It’s amazing how people’s differences fall by the wayside when you’re hiking in the woods. By in large, everyone is in a good mood! Here are a few helpful tips and suggestions that can make hiking and walking public trails, state parks, national parks, wildlife preserves, lakes and forests a wonderful experience for everyone.
Take it at your own pace. The outdoors is energizing and new places are exciting to explore. Just remember to take your time to build up some endurance for hiking. Start with some shorter trails and see how that feels. It’s all about having fun and being part of something that’s bigger than yourself.
Be courteous to others and wildlife by keeping your music to yourself. If you play music while hiking or running, please use ear buds or headphones so that others can enjoy the peace and solitude of the forest.
Along the same lines, it’s polite to others to keep your voice low if you must talk on the cell phone…unless you need help. If you need help and you’re shouting, then that’s okay.
Enjoy your hammock but don’t hang it across a trail. Seems like a no-brainer, but it happened to us once. We couldn’t get down the main trail or past the hammock unless we went under it with someone in it. Are you kidding me? Uh, wrong…just wrong.
Right of Way on the Trail. Hikers going uphill have the right of way. Sometimes a hiker going uphill may stop to take a rest and let you go by, but that is at their discretion. When you need to pass someone from behind, always announce your presence with a simple hello. In fact, we say “hello” to everyone we meet! It’s best to always stay on the trail to help prevent erosion, even when passing others. When you’re hiking in a group, always hike single file or make sure you’re never taking up more than half of the available trail. When a group meets a single hiker, it’s often easier for the single hiker to stop, step aside and let the group go by.
On trails shared with horses, the horses have the right of way. Give them a wide berth and don’t make abrupt movements or loud noises on approach or as you pass. Horses are easily spooked and have a tendency to run uphill, so on narrow trails it’s best to get off the trail on the downhill side and let the horse have the higher ground.
On trails shared with mountain bikers, the hiker has the right of way. Having said that, bikers are usually moving much faster than hikers and may not see you until the last minute, so you need to be very aware of your surroundings when sharing a trail with bikes. If a biker is coming towards you huffing and puffing up a hill, it’s considerate to step aside and let them go by. And because they are usually going much faster than we are, we always step aside and let them by.
Unless you have a permit to fish or hunt, please don’t remove any living thing – animal, insect or plant – from the trail, wilderness area, park, etc.
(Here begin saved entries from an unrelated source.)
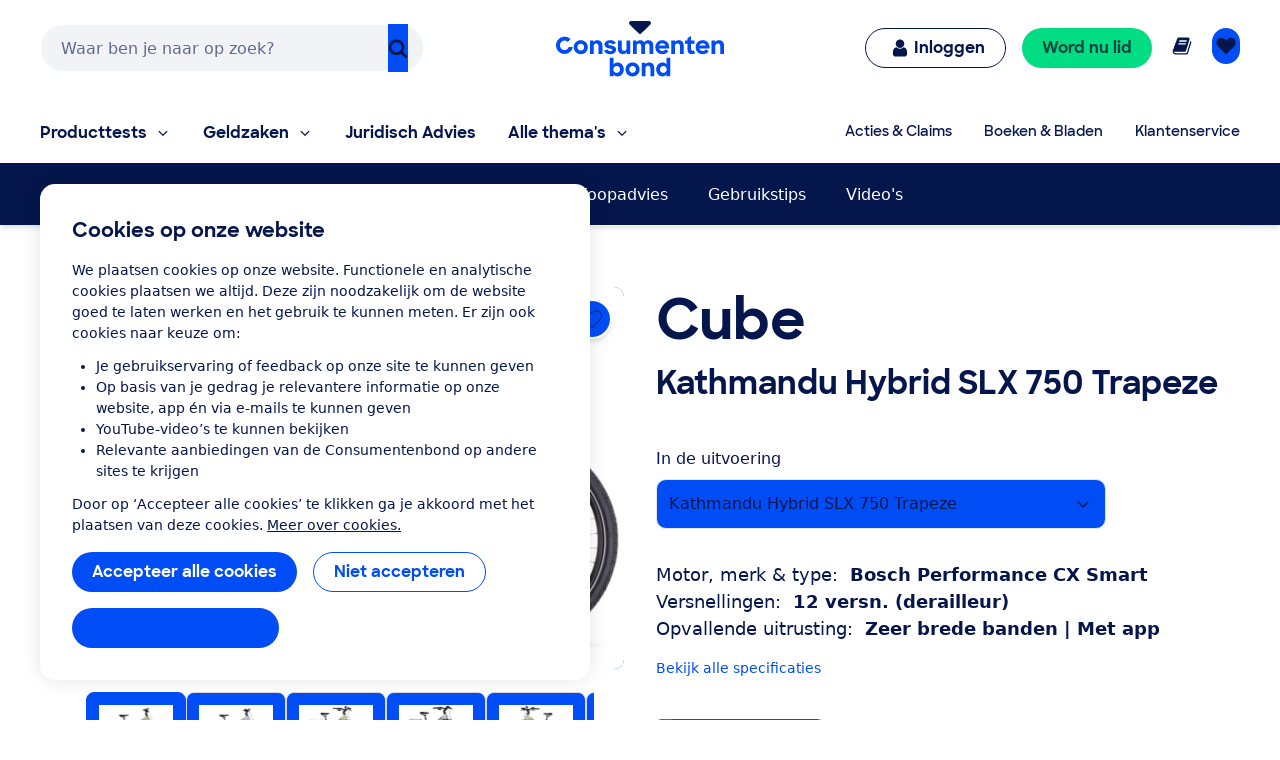

--- FILE ---
content_type: image/svg+xml
request_url: https://res.cloudinary.com/cb-media/image/upload/cmsmedia/prod/binaries/content/gallery/cbhippowebsite/icons/fietselectrisch.svg
body_size: 348
content:
<?xml version="1.0" encoding="UTF-8" standalone="no"?>
<svg xmlns="http://www.w3.org/2000/svg" viewBox="0 0 1396 1008">
  <path d="M1101 441h1q102 0 174 72t72 174.5-72 174.5-174 72q-82 0-146.5-48.5T867 760q-133 15-142 15t-16-3q-59-11-86-65-13-25-13-54 0-1 1-14L477 395l-57 97q40 31 68.5 88T517 687q0 103-72 175t-174.5 72T96 862 24 687.5 96.5 513 271 441q44 0 86 16l202-342h-47q-16 0-26.5-10.5T475 79t10.5-26T512 42h187q15 0 26 11t11 23-5 21q-11 18-32 18h-56l-99 166h324l27-47h-85q-15 0-25.5-10.5T774 198t10.5-26 25.5-11h147q15 0 25.5 11t10.5 23-4 21l-64 112 77 134q48-21 99-21zM394 811q51-51 51-127t-62-129l-88 151q-4 8-13.5 13.5T260 725t-22.5-11-10.5-23.5 5-21.5l87-148q-26-8-48-8-72 0-123.5 51T96 687q0 48 23.5 88t63.5 63.5 88 23.5q72 0 123-51zm433-458H537l114 209q35-31 80-31 8 0 168 19 18-27 42-49l-58-100-1 2-26-44zm274 509q59 0 105-37 32-26 51-62.5t19-75.5q0-72-51-123t-123-51q-24 0-34 3.5t-19 5.5q-34 10-64 38 117 14 118 14 32 0 55 23t23 55.5-23 55.5-55 23q-31 6-163 21 9 23 31 48 23 27 40.5 36.5t23.5 12 7.5 3 3.5 1l10 2.5q11 4 21.5 5t12.5 1q7 1 11 1zm-32-466q-26 0-44.5-18.5T1006 333t18.5-44.5T1069 270h177q36 0 54 32 9 14 9 35.5t-18.5 40T1246 396h-177z" fill="currentColor"/>
</svg>


--- FILE ---
content_type: application/x-javascript;charset=utf-8
request_url: https://swa.consumentenbond.nl/id?d_visid_ver=5.5.0&d_fieldgroup=A&mcorgid=3C2215F354E783880A4C98A4%40AdobeOrg&mid=70032308979380306693970985126340727292&d_coppa=true&ts=1768651323010
body_size: -33
content:
{"mid":"70032308979380306693970985126340727292"}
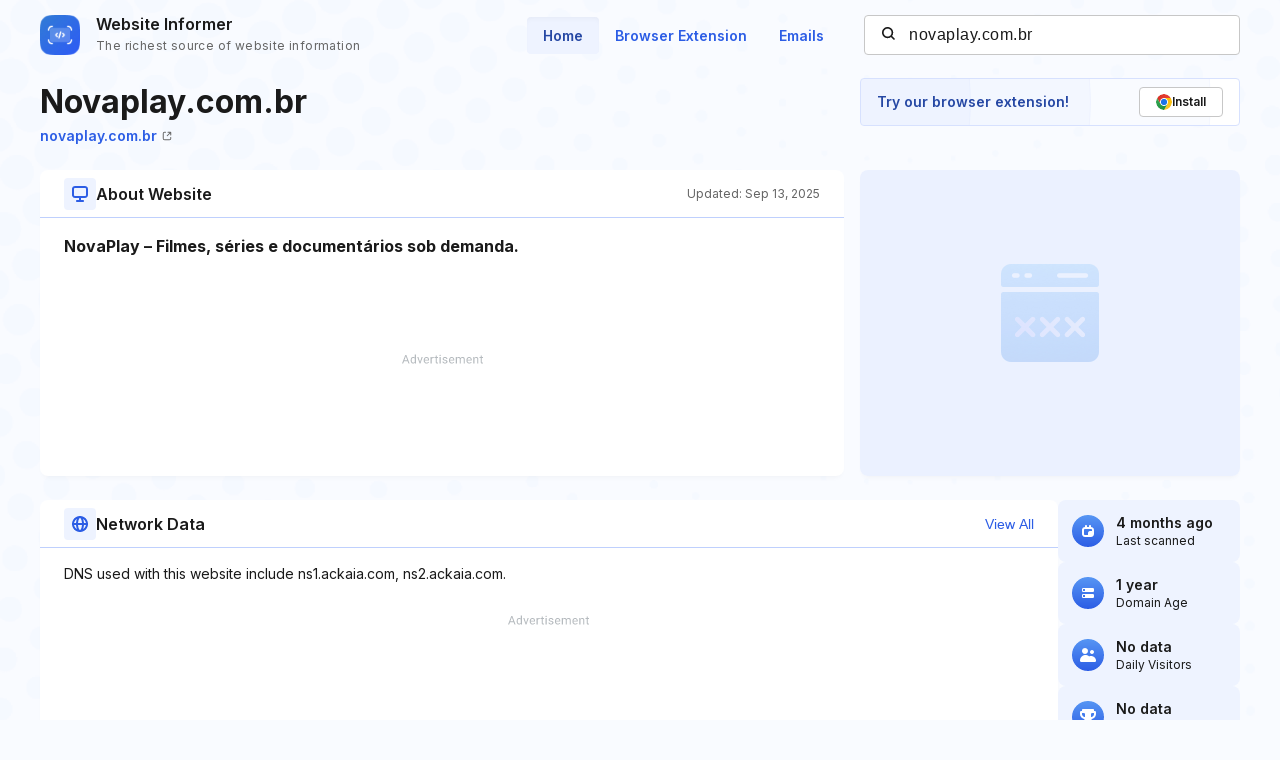

--- FILE ---
content_type: text/html; charset=utf-8
request_url: https://www.google.com/recaptcha/api2/aframe
body_size: 264
content:
<!DOCTYPE HTML><html><head><meta http-equiv="content-type" content="text/html; charset=UTF-8"></head><body><script nonce="Qdbpvqh_pSqtsyAl_2nP0A">/** Anti-fraud and anti-abuse applications only. See google.com/recaptcha */ try{var clients={'sodar':'https://pagead2.googlesyndication.com/pagead/sodar?'};window.addEventListener("message",function(a){try{if(a.source===window.parent){var b=JSON.parse(a.data);var c=clients[b['id']];if(c){var d=document.createElement('img');d.src=c+b['params']+'&rc='+(localStorage.getItem("rc::a")?sessionStorage.getItem("rc::b"):"");window.document.body.appendChild(d);sessionStorage.setItem("rc::e",parseInt(sessionStorage.getItem("rc::e")||0)+1);localStorage.setItem("rc::h",'1768613478582');}}}catch(b){}});window.parent.postMessage("_grecaptcha_ready", "*");}catch(b){}</script></body></html>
Most state and national areas are pretty clear that it’s illegal to do this, but please don’t do it and try to keep your kids from doing it…teach them well. Not only does it disrupt the ecosystem of the area, but transporting a plant, insect or animal out of its native environment to another place and planting or releasing it can cause a huge problem. If it happens to be an invasive species, it can result in killing other native plants, animals and birds.
Pack out your trash and your dog’s trash. I remember a time when every street, highway, waterway and walkway in this country looked like a huge litter pile. Then there was a national campaign to stop littering. And it has made a huge difference. Let’s not go backwards with this. Please, don’t litter, period. No one will come along behind you and pick up your plastic water bottle, food wrappers or used doggie business bags even if you tie them to a visible limb or prop it up on a stump.
Watch your step. This means walk carefully and take your time. Be aware that there are slippery slopes and surprised creatures out there. Pace yourself, look around and walk carefully. If a snake is crossing your path, stand back and let it go. It’s more afraid of you than you are of it. If you’re planning to hike or walk in an area known to have a high rattlesnake population, be aware of your surroundings and familiarize yourself with rattlesnake habitats and protocols before you go. Likewise if you’re in an area that is a habitat for bears, and particularly in cub bearing season, educate yourself on various bear protocols. Bear bells can also helpful.
State and National Park Passes…get one! We had already paid a lot of money to enter parks and park the car before finding out that most states have a yearly pass that is much less expensive. If you are a senior (65+), you can get a National Park pass for a song that is good for the rest of your life for free entrance and parking, as well as other discounts, in any National Park in America. What a deal!